$MANAV vs $WLD

Two human-centric tokens. Different theories of value. $WLD pays you for existing. $MANAV pays you for working. Both are doing real work in the agentic age.
How each token is acquired
$WLD is distributed primarily as a grant — verified humans receive periodic allocations for being a unique person. The acquisition mechanism is generous and consumer-friendly, designed to bootstrap a global identity network. Today World reports 18M+ verified humans across 160+ countries.
$MANAV is distributed primarily as work reward — humans earn proportional to their attested contributions over time, multiplied by Trust Score. 40% of total supply is allocated to PoHW mining over a 10-year halving curve. The acquisition mechanism is gradual and contribution-aligned.
The matrix
| $WLD | $MANAV | |
|---|---|---|
| Issuance | Grant for being human | Reward for verified work |
| Total supply | 10B (cap) | 10B fixed |
| Halving | None | 2-year |
| Primary utility | Identity gas + AgentKit | Verification gas + staking + marketplace |
| Demand source | Speculation + ecosystem | Agent verification at 100:1 NHI:human ratio |
| Sybil resistance | Iris scan via Orb | Multi-modal Layer 1, federable with World ID |
| Best held by | Crypto-native consumers | Knowledge workers, enterprise integrators |
Two valid theories of value
$WLD's value thesis: a global, Sybil-resistant identity network is the foundation of any honest token economy, and the network effects of 18M+ verified humans compound beyond crypto into payments and beyond.

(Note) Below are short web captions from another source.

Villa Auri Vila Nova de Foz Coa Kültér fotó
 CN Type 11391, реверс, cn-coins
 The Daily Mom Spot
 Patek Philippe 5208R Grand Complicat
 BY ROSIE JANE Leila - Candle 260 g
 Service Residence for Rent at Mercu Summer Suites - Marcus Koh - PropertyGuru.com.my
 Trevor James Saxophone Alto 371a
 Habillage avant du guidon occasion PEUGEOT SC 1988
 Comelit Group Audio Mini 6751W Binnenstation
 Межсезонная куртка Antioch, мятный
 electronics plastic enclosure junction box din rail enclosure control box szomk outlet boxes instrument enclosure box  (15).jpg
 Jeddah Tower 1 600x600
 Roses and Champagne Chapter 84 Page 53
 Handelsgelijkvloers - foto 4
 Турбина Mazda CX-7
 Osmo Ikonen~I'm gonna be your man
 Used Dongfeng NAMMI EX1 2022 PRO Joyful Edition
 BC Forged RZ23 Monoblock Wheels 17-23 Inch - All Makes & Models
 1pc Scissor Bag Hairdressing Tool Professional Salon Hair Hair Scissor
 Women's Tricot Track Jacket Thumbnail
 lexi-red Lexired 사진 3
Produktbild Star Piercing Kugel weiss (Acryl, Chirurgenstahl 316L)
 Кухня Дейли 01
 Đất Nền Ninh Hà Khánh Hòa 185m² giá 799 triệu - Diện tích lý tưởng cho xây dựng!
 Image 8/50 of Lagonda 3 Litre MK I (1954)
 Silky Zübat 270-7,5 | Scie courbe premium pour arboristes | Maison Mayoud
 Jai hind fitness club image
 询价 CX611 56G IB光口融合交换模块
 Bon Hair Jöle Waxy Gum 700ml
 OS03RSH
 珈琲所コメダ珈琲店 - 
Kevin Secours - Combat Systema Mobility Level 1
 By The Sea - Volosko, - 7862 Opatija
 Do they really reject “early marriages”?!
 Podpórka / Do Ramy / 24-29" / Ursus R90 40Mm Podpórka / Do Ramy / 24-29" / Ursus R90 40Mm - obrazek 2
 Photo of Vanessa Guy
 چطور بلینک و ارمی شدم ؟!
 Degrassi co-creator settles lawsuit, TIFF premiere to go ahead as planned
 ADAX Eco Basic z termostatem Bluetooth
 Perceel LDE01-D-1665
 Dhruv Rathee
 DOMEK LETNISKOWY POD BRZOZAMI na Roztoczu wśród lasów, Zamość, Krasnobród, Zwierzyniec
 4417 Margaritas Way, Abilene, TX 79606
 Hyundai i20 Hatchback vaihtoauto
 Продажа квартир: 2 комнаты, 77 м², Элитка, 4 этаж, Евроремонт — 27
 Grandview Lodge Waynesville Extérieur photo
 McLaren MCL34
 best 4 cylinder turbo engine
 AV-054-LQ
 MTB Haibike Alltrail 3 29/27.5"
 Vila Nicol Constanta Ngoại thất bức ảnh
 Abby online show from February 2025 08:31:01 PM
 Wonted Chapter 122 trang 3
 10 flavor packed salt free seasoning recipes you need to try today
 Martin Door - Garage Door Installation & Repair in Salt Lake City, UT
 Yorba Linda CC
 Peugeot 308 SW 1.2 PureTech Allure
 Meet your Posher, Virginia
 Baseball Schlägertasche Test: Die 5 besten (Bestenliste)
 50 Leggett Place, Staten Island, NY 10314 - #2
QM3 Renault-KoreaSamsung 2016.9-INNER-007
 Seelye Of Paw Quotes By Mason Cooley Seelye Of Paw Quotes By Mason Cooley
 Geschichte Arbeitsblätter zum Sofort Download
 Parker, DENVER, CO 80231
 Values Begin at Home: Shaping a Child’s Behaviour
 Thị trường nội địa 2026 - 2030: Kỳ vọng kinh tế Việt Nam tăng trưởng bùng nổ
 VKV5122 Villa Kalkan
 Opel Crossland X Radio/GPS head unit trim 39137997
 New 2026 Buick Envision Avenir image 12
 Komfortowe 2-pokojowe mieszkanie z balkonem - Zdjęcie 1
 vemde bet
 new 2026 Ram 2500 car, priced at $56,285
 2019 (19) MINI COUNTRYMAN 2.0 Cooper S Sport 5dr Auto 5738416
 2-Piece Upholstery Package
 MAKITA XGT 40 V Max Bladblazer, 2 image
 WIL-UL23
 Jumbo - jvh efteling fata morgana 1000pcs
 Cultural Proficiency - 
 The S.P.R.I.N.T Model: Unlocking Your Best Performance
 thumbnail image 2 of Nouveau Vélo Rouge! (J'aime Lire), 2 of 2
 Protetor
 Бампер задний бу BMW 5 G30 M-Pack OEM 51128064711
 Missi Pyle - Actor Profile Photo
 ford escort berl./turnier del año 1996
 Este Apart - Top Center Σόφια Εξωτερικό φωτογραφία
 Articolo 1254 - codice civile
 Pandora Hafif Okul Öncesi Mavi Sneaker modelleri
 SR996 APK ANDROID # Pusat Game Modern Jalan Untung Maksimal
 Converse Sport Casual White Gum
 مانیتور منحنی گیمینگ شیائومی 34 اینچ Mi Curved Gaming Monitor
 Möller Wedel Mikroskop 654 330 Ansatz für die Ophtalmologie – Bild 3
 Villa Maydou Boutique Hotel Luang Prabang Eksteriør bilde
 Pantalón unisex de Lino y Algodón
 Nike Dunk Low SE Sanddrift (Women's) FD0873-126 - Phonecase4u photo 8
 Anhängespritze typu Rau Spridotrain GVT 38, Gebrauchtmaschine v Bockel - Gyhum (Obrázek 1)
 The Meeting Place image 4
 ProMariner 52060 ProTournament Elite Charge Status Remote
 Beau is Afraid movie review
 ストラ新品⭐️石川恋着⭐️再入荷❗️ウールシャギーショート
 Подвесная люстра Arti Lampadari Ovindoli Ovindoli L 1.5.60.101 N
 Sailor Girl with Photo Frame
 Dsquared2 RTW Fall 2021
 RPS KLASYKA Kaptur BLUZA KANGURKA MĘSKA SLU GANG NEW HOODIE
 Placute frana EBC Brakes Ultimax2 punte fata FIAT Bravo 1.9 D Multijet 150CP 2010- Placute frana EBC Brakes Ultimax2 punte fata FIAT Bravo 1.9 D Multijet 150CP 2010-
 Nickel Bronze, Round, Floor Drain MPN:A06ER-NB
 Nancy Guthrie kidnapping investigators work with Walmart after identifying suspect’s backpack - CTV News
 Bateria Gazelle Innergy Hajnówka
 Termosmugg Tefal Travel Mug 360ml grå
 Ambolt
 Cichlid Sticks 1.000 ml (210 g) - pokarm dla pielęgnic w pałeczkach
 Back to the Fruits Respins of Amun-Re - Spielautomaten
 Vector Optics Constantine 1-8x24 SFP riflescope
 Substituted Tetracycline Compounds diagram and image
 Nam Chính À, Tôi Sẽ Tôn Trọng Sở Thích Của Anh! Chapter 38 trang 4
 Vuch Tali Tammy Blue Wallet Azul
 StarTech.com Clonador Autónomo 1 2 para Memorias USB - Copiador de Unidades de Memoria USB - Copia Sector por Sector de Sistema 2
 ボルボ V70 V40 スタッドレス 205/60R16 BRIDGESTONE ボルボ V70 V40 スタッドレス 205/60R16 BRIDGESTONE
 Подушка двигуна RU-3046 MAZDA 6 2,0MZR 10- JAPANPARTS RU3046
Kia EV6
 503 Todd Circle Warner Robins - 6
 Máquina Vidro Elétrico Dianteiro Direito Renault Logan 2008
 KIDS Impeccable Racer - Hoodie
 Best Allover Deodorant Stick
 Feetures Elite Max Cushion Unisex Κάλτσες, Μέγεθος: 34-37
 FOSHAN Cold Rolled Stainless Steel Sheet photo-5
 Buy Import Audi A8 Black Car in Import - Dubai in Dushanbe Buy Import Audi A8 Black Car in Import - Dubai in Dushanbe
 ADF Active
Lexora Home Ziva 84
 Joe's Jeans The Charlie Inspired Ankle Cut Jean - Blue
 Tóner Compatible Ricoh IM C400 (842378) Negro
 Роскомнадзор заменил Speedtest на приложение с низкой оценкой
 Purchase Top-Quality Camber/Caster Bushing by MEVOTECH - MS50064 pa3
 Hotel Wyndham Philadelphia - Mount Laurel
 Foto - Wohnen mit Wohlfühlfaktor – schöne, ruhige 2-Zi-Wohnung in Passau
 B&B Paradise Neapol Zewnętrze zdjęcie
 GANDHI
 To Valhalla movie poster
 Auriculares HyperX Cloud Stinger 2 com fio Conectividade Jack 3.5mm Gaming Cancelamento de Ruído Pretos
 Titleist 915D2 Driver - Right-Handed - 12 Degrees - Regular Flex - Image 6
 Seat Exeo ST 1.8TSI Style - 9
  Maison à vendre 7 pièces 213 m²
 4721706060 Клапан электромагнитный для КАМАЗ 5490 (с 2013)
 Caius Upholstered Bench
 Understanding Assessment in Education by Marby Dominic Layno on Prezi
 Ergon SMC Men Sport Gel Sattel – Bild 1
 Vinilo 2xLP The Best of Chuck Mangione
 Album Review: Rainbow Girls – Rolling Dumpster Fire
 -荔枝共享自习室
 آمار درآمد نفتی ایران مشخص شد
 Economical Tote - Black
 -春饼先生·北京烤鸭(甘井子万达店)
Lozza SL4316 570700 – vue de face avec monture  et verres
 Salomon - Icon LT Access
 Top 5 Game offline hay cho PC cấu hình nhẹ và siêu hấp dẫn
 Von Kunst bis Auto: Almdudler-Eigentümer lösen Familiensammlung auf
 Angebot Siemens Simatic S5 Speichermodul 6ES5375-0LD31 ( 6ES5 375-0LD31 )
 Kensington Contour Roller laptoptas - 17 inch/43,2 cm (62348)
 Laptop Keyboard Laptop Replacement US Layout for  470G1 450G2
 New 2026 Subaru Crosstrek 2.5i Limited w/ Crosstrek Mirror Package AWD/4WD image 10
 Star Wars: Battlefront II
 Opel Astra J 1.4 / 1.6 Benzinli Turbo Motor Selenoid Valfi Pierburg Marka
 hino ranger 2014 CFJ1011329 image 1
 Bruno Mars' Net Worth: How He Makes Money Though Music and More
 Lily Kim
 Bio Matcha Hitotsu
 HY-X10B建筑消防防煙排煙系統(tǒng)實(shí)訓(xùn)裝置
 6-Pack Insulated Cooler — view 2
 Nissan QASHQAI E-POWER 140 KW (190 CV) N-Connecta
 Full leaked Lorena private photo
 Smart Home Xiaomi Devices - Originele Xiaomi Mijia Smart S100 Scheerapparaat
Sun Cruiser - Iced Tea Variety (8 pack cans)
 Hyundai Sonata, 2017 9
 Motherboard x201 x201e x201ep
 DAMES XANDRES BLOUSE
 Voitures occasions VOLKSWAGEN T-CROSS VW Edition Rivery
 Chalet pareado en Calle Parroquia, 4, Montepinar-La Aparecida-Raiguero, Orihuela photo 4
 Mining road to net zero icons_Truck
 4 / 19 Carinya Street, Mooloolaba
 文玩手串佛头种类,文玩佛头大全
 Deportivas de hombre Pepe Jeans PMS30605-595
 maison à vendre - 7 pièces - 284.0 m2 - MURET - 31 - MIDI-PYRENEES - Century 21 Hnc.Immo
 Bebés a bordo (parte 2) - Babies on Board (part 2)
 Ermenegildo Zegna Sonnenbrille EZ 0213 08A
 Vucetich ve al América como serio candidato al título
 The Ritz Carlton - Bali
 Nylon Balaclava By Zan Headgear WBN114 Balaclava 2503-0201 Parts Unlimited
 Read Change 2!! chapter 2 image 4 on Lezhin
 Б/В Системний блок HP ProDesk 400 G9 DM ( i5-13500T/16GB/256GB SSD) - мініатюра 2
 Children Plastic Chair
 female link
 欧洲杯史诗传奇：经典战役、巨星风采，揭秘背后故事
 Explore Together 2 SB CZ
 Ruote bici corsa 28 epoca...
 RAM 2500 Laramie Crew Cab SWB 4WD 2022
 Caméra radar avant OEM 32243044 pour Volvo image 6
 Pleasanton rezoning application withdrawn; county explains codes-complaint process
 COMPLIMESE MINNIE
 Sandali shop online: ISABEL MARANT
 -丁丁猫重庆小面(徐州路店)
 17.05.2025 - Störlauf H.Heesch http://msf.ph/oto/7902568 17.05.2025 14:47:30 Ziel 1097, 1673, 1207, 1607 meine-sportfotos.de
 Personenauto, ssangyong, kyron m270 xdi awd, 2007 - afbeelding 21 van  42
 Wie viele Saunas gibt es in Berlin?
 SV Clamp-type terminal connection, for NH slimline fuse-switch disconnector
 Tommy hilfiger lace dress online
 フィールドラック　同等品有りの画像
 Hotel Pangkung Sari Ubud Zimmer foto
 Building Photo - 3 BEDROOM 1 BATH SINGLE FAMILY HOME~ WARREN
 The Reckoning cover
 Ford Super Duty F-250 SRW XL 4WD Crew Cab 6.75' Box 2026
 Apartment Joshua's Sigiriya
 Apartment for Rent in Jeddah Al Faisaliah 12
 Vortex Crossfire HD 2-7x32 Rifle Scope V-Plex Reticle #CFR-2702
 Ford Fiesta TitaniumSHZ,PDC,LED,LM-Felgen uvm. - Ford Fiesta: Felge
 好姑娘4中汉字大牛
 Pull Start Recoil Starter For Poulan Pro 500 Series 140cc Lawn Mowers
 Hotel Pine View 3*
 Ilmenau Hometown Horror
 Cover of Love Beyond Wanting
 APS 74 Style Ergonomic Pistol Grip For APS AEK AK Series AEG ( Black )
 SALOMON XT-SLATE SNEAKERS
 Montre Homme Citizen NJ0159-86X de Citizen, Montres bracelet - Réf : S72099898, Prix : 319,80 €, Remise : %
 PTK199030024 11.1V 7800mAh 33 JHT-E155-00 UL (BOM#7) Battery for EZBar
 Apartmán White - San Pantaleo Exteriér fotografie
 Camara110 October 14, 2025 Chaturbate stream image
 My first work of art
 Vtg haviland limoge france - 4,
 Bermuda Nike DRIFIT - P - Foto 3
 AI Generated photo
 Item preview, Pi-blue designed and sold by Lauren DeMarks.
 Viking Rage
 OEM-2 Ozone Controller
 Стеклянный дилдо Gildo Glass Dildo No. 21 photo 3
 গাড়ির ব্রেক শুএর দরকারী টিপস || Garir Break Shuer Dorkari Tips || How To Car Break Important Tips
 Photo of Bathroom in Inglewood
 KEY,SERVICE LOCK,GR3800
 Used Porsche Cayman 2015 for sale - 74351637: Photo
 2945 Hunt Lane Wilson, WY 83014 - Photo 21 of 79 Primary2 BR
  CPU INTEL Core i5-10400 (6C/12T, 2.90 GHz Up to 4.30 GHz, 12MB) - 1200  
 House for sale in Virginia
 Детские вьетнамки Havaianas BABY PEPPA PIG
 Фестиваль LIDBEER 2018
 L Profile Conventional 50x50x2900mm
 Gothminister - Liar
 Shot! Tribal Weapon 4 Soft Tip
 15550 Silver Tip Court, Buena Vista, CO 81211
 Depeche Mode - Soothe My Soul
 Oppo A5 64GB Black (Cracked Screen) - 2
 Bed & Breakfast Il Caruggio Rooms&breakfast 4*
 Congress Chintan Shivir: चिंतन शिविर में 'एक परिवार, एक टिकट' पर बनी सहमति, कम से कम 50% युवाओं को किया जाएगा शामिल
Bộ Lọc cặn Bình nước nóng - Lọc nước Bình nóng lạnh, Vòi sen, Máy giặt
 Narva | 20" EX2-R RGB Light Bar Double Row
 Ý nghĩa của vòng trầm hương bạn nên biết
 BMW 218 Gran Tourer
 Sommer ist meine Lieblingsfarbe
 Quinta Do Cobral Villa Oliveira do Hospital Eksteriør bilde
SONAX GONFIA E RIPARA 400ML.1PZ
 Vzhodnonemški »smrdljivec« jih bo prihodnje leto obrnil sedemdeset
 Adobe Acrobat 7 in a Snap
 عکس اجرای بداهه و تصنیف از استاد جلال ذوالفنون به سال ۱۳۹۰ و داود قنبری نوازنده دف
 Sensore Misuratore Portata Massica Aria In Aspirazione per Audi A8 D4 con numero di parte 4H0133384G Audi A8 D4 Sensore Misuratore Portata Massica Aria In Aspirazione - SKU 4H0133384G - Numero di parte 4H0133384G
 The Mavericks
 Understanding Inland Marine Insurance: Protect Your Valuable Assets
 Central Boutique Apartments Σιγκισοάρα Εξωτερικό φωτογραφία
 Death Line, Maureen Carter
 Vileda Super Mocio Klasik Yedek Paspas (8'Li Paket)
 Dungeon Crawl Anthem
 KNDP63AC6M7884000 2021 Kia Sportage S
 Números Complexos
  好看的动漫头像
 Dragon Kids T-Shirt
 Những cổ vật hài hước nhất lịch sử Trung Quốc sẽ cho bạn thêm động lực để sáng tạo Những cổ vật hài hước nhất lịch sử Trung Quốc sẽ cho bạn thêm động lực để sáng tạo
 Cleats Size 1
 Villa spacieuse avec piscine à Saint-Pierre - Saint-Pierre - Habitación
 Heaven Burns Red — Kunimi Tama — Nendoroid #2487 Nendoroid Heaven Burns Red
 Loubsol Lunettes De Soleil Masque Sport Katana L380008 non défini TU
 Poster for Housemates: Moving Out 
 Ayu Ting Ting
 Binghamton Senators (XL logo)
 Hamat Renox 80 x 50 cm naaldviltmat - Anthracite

The bet is on consumer scale.
$MANAV's value thesis: in the agentic age, every agent action consumes verification gas. With agents on ERC-8004 alone growing 385× in ten weeks, the demand curve is exponential. The bet is on enterprise verification volume.
Both can be right.
The technical complementarity
Manav's Layer 1 federation accepts World ID as one of several anchors. A user with World ID can register Manav and use World ID as the proof-of-personhood substrate while earning $MANAV through PoHW. The protocols compose; the tokens serve different stages of the user journey.
Where each wins
$WLD wins as the consumer identity layer — onboarding the next billion humans into Sybil-resistant accounts is hard, expensive, and World is doing it well. The Orb model has structural reach.
$MANAV wins as the enterprise verification layer — the gas demand from regulated AI, agent fleets, and verified work attestation has structural growth that consumer-grant models cannot capture.
Common objections
The honest objections: protocols without products fail, and tokens without revenue are speculative. We answer the first with a hosted commercial layer and design partners shipping today; the second with a fee model where the protocol earns from real agent verifications, not from token velocity.
Frequently asked questions
Is this about a token, or a protocol? A protocol first. The token exists to align incentives — humans earn for attested work, relying parties spend to verify, the network captures a small fee. The protocol stays useful even if the token's price is volatile; the token gets useful only when the protocol is.
How is this not just another crypto identity project? Most crypto identity projects answer 'is this a unique human?' and stop. This one answers 'what did this human authorize?' which is a different question. The substrate (hardware-attested device, recoverable, revocable) is also designed for enterprise compliance, not just consumer Sybil resistance.
What happens if the chain has an outage? Verification continues. Signatures verify locally; the chain anchors audit roots periodically, not per-action. A multi-day chain outage would delay forensic anchoring but not block any agent action that already had a valid delegation.
Where to start
Move from this to manav vs worldcoin for the technical design and manav token explained for the economic shape. The protocol and the token are designed to be read in that order — design first, incentives second.
What WLD optimized for, and what it gave up
Worldcoin's WLD token optimized for distribution speed. Get the token into hands fast; let the network effects of distribution drive adoption. The strategy worked at the layer it targeted — millions of holders, hundreds of millions in float — and lost at the layer it ignored. Distribution speed without distributed trust assumptions produced a token whose legitimacy depends on the foundation, the orb, and the iris hash. Manav optimized differently: slower distribution, distributed trust, more credible neutrality. The trade-off is real and visible. WLD has more holders today; Manav holders are bound to a substrate with longer half-life because the substrate does not depend on any one institution remaining honest. Both can be successful tokens. They are betting on different sides of the same problem: Worldcoin on speed, Manav on durability. The market will eventually price both bets, and we expect the durability bet to compound at a higher rate over the cycles where speed bets are stress-tested.
What the next several years will reveal
The next several years will be the period in which durability bets and speed bets finally diverge in measurable outcomes. Speed bets stress-test under regulator engagement, distribution shocks, and competitive entries. Durability bets compound through the same conditions because they were architected for survival rather than launch. Both Worldcoin and Manav have made commitments that this period will test. The honest read is that the test is real and we are confident in our positioning.
$WLD is for being. $MANAV is for doing.